I had two conversations this week. I actually had more than two interchanges with other people over the past 7 days, but two stand out. If an award could be given for being characteristically private, I think I would win first place. I am a very private person. I don’t tell share my deepest thoughts or feelings very easily. My inner circle is small.
In light of that reality, I did something out of character for me earlier this week. I actually shared how an event impacted me emotionally to a friend. That was the first of two significant conversations. This particular person failed to acknowledge what I had just said, and proceeded to take what I shared as a means of turning the conversation around to focus on what was going on in their life. I was stunned.

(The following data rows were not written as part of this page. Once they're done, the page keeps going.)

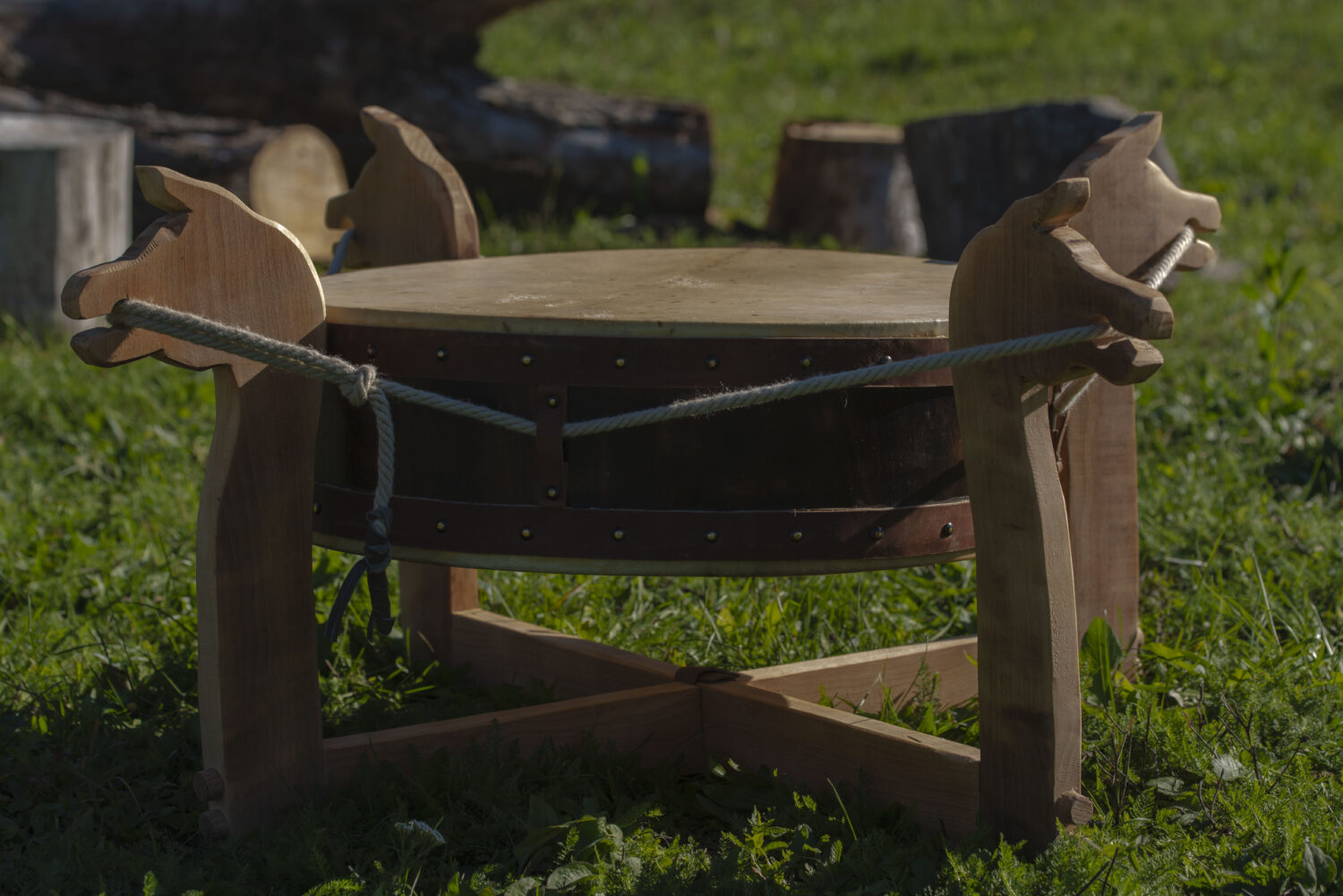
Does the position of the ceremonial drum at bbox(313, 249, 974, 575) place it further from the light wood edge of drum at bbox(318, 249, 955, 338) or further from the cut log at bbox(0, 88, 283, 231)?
the cut log at bbox(0, 88, 283, 231)

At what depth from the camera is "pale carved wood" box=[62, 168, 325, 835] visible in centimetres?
157

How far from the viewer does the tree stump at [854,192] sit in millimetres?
6414

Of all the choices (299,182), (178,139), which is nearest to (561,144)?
(299,182)

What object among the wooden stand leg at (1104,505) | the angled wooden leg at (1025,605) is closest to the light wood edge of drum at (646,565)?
the angled wooden leg at (1025,605)

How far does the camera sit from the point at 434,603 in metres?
2.54

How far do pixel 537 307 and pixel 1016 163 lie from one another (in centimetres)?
383

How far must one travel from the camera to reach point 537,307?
1734mm

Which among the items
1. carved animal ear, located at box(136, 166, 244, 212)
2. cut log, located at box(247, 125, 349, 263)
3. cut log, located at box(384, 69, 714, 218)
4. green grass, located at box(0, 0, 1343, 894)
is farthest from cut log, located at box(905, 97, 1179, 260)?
carved animal ear, located at box(136, 166, 244, 212)

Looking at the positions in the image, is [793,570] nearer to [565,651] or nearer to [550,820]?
[550,820]

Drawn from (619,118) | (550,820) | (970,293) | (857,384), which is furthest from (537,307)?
(619,118)

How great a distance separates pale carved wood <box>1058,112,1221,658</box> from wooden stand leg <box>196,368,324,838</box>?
1.10 metres

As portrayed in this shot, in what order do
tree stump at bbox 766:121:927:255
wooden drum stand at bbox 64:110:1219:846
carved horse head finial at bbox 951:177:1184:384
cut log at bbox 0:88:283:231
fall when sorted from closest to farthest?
1. carved horse head finial at bbox 951:177:1184:384
2. wooden drum stand at bbox 64:110:1219:846
3. cut log at bbox 0:88:283:231
4. tree stump at bbox 766:121:927:255

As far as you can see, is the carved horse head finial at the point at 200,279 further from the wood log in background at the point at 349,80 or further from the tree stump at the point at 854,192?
the tree stump at the point at 854,192

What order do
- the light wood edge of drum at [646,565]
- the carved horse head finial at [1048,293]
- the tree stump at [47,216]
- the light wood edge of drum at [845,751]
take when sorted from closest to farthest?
the carved horse head finial at [1048,293] → the light wood edge of drum at [646,565] → the light wood edge of drum at [845,751] → the tree stump at [47,216]
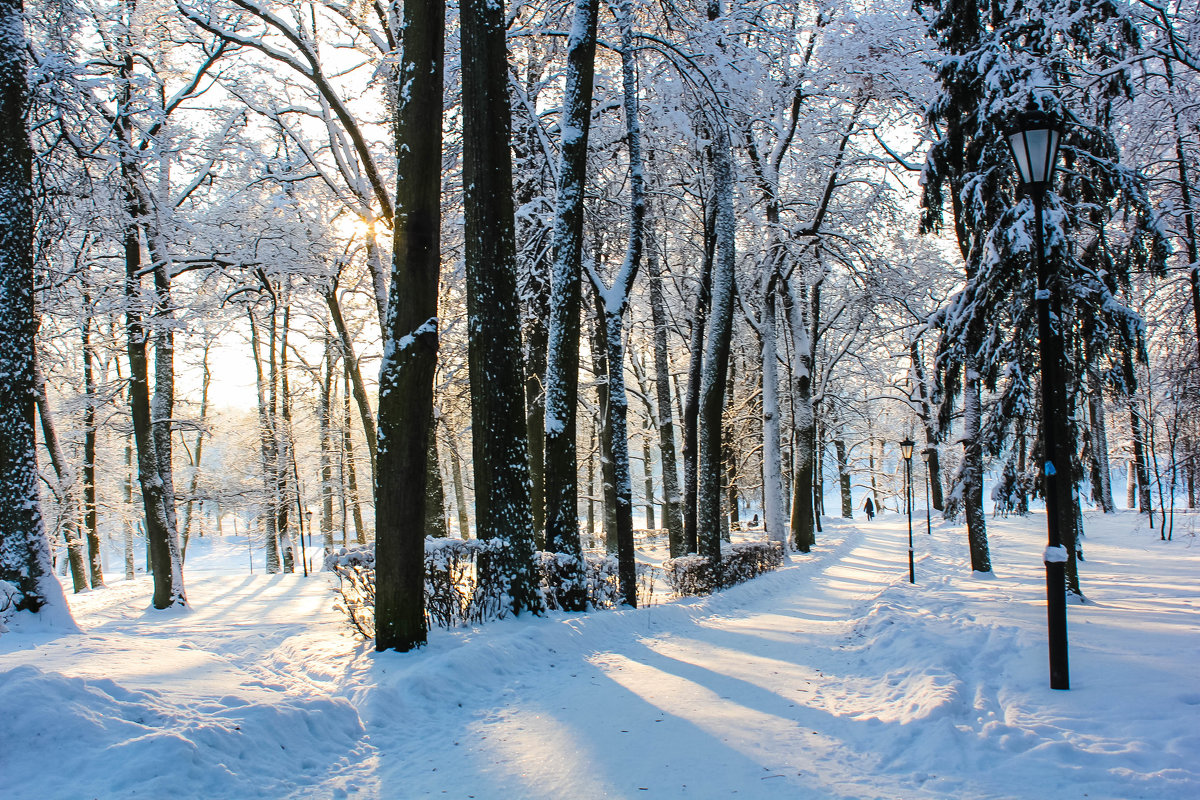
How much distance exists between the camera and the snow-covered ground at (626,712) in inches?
145

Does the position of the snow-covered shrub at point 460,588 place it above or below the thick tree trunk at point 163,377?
below

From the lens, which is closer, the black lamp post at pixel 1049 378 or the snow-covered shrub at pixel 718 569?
the black lamp post at pixel 1049 378

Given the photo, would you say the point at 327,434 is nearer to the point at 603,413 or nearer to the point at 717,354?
the point at 603,413

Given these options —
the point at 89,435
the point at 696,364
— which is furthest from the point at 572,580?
the point at 89,435

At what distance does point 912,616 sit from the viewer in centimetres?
899

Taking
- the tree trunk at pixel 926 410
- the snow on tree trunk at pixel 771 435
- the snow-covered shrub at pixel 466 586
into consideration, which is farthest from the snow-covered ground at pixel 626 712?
the tree trunk at pixel 926 410

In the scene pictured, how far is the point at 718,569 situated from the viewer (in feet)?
41.7

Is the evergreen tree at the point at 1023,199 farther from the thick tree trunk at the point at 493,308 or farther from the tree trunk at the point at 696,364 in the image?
the thick tree trunk at the point at 493,308

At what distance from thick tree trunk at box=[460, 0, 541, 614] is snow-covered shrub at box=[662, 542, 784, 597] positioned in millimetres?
4727

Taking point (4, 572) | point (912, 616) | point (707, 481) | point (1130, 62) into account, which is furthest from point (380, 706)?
point (1130, 62)

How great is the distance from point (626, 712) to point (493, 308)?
4692 millimetres

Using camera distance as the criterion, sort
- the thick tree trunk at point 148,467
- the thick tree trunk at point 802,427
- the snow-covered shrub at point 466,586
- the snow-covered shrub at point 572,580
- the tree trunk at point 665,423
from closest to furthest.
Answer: the snow-covered shrub at point 466,586, the snow-covered shrub at point 572,580, the thick tree trunk at point 148,467, the tree trunk at point 665,423, the thick tree trunk at point 802,427

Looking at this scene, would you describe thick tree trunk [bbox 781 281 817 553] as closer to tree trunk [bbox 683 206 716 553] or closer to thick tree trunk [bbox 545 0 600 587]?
tree trunk [bbox 683 206 716 553]

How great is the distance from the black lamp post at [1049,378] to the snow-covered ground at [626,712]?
15.9 inches
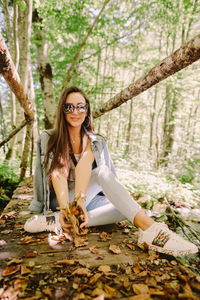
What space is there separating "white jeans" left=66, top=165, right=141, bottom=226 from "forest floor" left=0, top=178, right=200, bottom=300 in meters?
0.18

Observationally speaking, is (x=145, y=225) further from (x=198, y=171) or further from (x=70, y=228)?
(x=198, y=171)

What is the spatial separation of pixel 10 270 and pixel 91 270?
2.01ft

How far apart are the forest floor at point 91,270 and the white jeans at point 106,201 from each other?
7.0 inches

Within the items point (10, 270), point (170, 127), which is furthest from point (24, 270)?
point (170, 127)

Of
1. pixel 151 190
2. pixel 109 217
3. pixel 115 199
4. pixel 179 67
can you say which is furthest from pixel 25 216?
pixel 151 190

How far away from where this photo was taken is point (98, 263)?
1539mm

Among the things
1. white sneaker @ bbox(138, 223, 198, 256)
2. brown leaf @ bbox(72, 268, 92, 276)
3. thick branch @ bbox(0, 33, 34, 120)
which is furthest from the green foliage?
white sneaker @ bbox(138, 223, 198, 256)

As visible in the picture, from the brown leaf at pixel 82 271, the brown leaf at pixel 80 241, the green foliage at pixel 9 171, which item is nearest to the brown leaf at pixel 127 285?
the brown leaf at pixel 82 271

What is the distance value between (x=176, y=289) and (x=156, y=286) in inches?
5.0

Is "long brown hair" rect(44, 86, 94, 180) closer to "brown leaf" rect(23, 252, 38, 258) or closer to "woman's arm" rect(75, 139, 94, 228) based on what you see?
"woman's arm" rect(75, 139, 94, 228)

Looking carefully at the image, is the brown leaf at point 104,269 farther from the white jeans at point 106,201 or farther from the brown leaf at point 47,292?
the white jeans at point 106,201

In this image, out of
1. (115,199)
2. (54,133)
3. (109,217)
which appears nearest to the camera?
(115,199)

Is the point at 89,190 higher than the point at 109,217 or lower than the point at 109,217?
higher

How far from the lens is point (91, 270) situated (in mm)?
1436
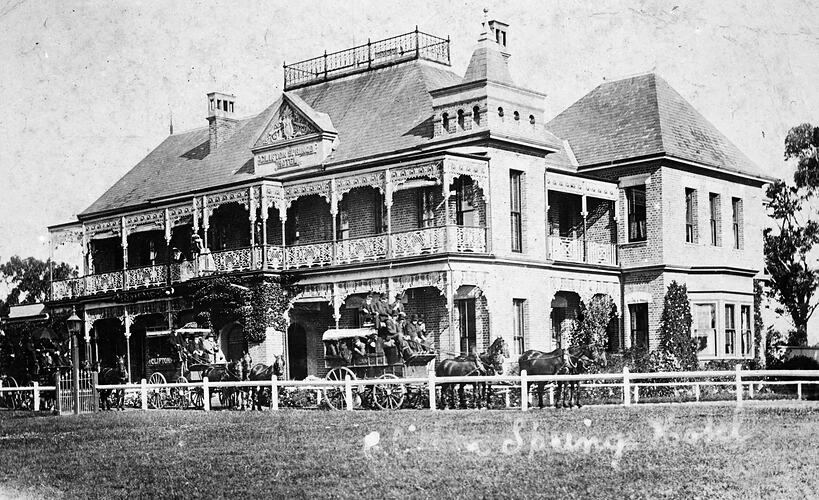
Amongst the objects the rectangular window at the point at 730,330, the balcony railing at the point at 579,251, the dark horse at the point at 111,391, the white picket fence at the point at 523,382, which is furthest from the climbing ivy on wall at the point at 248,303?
the rectangular window at the point at 730,330

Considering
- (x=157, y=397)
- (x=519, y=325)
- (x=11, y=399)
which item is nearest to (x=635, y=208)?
(x=519, y=325)

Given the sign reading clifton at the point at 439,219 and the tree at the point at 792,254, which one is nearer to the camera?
the sign reading clifton at the point at 439,219

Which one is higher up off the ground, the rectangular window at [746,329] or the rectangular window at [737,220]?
the rectangular window at [737,220]

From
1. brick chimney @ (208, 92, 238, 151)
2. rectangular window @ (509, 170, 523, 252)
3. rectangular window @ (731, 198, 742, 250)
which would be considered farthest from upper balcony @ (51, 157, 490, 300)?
rectangular window @ (731, 198, 742, 250)

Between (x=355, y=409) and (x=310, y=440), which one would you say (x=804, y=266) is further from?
(x=310, y=440)

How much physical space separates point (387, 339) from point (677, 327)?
11374mm

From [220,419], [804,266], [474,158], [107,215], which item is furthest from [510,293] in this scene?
[804,266]

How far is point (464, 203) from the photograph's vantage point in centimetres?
3441

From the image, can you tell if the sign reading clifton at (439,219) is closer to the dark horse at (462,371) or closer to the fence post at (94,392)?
the dark horse at (462,371)

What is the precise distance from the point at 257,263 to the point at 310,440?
1730cm

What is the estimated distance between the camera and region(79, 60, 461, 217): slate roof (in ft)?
121

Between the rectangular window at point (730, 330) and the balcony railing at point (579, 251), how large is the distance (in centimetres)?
395

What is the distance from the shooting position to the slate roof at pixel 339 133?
36.9m

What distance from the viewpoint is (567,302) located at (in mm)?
37125
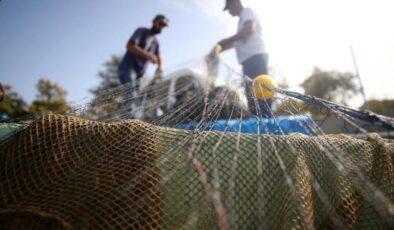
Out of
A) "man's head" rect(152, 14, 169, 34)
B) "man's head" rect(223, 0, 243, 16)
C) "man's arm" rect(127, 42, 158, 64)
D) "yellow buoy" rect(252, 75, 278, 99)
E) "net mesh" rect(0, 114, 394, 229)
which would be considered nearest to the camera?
"net mesh" rect(0, 114, 394, 229)

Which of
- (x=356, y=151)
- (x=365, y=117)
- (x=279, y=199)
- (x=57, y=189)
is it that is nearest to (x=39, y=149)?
(x=57, y=189)

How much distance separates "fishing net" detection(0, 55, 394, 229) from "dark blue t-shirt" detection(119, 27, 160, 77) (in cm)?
307

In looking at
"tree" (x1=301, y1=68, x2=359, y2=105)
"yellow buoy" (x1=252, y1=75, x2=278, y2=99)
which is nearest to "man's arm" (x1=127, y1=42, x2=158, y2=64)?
"yellow buoy" (x1=252, y1=75, x2=278, y2=99)

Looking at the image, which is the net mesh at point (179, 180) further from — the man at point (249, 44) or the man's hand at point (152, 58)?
the man's hand at point (152, 58)

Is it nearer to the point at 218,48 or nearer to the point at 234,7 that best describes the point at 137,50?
the point at 218,48

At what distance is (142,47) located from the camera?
4289 millimetres

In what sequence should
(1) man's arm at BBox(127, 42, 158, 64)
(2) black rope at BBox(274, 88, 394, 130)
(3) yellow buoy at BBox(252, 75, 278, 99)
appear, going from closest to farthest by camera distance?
(2) black rope at BBox(274, 88, 394, 130)
(3) yellow buoy at BBox(252, 75, 278, 99)
(1) man's arm at BBox(127, 42, 158, 64)

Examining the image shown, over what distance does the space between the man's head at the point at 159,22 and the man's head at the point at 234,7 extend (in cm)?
119

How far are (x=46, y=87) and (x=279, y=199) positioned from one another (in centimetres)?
2222

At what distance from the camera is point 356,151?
1.24m

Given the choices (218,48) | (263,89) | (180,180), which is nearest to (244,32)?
(218,48)

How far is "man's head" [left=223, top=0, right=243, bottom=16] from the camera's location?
11.4 feet

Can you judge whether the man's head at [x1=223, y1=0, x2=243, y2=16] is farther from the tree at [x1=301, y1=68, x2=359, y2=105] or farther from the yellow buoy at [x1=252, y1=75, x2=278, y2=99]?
the tree at [x1=301, y1=68, x2=359, y2=105]

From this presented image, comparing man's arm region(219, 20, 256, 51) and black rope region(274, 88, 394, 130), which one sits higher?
man's arm region(219, 20, 256, 51)
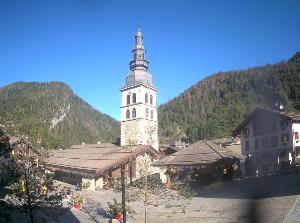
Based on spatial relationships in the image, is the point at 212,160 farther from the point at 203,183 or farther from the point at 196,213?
the point at 196,213

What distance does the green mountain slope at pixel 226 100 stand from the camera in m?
3.41

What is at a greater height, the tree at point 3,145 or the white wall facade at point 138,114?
the white wall facade at point 138,114

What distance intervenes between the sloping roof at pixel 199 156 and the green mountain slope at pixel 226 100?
3771 mm

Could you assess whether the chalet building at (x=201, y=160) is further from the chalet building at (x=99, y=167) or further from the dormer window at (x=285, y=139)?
the dormer window at (x=285, y=139)

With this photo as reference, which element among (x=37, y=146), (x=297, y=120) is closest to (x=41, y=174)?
(x=37, y=146)

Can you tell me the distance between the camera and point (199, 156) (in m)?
30.5

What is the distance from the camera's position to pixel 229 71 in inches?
258

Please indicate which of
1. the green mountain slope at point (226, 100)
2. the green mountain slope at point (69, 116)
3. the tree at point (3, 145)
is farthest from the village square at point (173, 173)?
the green mountain slope at point (69, 116)

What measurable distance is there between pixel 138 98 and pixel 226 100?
38002 mm

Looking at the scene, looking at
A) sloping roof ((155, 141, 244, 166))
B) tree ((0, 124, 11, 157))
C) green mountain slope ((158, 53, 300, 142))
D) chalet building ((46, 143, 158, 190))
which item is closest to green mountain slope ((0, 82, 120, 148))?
green mountain slope ((158, 53, 300, 142))

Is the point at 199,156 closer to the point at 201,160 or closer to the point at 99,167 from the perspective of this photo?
the point at 201,160

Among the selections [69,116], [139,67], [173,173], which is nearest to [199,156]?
[173,173]

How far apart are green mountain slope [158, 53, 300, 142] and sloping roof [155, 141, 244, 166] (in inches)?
148

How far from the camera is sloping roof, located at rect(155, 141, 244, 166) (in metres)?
29.2
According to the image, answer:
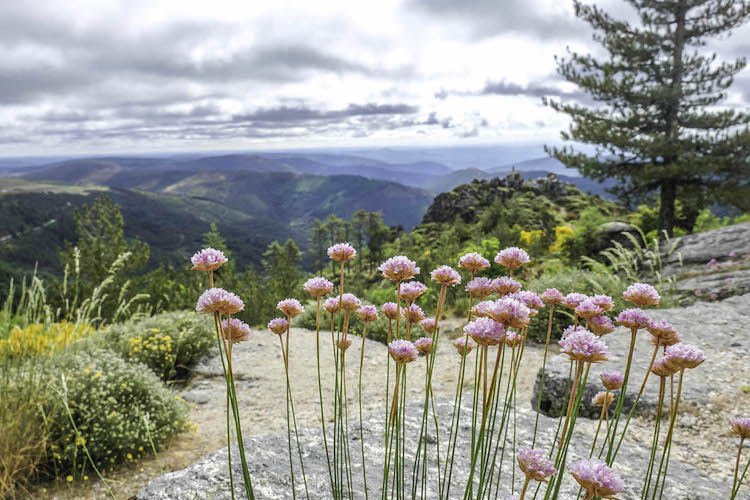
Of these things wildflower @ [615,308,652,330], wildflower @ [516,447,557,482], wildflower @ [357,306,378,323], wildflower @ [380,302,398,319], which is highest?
wildflower @ [615,308,652,330]

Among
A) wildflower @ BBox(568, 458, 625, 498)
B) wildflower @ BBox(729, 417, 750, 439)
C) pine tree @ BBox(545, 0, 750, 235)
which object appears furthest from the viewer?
pine tree @ BBox(545, 0, 750, 235)

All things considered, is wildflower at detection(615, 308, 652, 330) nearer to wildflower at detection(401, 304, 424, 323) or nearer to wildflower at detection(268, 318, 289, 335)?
wildflower at detection(401, 304, 424, 323)

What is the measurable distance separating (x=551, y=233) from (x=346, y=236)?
41.7 m

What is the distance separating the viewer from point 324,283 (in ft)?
5.17

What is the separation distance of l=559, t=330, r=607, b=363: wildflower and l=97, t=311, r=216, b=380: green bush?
20.4 ft

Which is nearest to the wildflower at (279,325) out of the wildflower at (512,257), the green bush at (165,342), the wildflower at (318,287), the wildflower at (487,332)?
the wildflower at (318,287)

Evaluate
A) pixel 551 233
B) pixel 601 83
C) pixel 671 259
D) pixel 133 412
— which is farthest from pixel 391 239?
pixel 133 412

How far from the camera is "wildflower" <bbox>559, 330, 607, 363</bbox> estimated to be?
107 cm

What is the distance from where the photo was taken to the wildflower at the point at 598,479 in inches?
34.3

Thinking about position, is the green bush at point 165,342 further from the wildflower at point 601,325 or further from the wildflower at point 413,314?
the wildflower at point 601,325

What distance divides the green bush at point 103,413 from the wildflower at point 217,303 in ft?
9.01

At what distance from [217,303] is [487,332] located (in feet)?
2.46

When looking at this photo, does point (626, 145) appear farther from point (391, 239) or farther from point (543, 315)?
point (391, 239)

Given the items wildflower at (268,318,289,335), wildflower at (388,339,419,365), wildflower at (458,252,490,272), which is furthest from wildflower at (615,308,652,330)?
wildflower at (268,318,289,335)
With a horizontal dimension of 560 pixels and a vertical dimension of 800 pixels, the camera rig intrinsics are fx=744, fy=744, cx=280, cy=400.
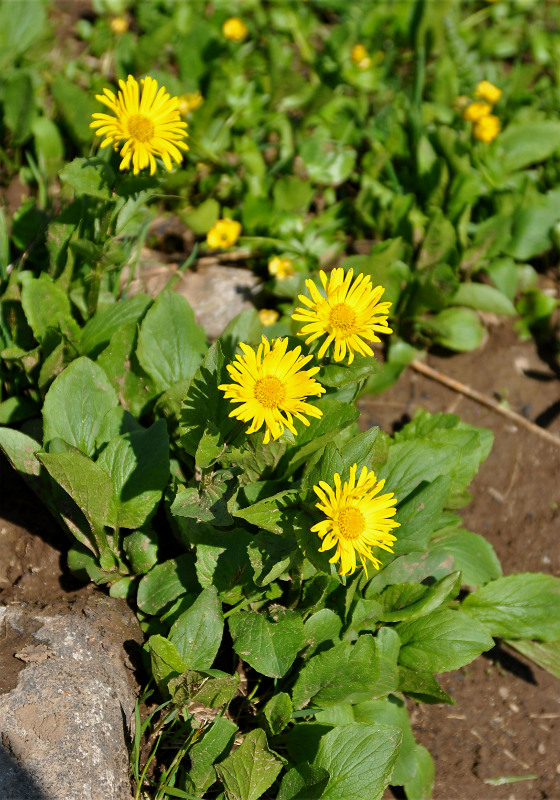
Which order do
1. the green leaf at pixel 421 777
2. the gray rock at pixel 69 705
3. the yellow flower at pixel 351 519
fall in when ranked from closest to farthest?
the yellow flower at pixel 351 519, the gray rock at pixel 69 705, the green leaf at pixel 421 777

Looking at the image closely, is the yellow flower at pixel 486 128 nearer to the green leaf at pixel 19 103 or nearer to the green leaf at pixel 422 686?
the green leaf at pixel 19 103

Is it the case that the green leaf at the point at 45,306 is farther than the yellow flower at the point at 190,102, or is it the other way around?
the yellow flower at the point at 190,102

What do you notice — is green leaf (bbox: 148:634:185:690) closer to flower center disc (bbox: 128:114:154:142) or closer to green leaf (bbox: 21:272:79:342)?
green leaf (bbox: 21:272:79:342)

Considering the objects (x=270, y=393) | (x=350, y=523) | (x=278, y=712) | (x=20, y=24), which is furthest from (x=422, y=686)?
(x=20, y=24)

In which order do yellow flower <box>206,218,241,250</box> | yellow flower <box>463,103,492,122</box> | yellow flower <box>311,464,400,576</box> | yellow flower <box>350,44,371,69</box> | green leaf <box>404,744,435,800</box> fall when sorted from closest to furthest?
yellow flower <box>311,464,400,576</box> → green leaf <box>404,744,435,800</box> → yellow flower <box>206,218,241,250</box> → yellow flower <box>463,103,492,122</box> → yellow flower <box>350,44,371,69</box>

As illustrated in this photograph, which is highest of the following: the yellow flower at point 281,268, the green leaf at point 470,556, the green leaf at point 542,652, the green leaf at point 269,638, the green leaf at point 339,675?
the yellow flower at point 281,268

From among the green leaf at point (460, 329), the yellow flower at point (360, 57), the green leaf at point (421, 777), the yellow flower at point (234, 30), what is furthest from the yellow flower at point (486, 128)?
the green leaf at point (421, 777)

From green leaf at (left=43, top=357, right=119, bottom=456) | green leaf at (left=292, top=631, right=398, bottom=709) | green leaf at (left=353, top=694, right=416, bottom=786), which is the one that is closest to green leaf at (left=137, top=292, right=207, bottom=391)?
green leaf at (left=43, top=357, right=119, bottom=456)
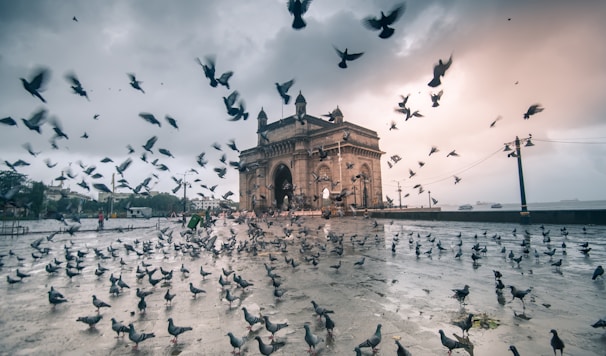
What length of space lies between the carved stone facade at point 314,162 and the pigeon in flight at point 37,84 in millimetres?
34493

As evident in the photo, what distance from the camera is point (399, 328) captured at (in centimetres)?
381

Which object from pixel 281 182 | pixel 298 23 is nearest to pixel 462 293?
pixel 298 23

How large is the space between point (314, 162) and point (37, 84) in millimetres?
44351

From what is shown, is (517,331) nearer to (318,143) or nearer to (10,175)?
(318,143)

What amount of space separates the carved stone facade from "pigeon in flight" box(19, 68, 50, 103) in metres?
34.5

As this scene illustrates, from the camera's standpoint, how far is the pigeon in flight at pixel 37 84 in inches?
245

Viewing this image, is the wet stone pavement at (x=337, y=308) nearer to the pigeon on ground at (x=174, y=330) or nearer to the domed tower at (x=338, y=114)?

As the day went on, I felt offended and put off. And then I started wondering how many times I have failed to truly listen. And I also asked myself how many times I have turned a conversation around to focus on me. I literally shuttered at the thought. The first conversation didn’t last long, but it made quite an impact on me.
A few days later the second conversation occurred. I stepped out into unchartered territory with an even greater degree of hesitancy and shared the same how the same event had impacted me. The person I was engaged in conversation with had a simple response. It went as follows: “Let’s stay in touch for each other. You know I love you.” That is a straightforward reply. And it’s pretty simple. But I found it to be incredibly affirming. I walked away knowing that I had been heard. I felt a sense of mutuality in friendship. The second conversation didn’t last long, but it too made quite an impact on me.
I have been thinking a lot about presence lately. I am putting my phone in my pocket a lot more. I am trying to practice active listening skills better than ever before. I am trying to catch myself before I “turn” a conversation and make it all about me. And I am realizing that even very brief conversations can make quite the impact on a person’s heart.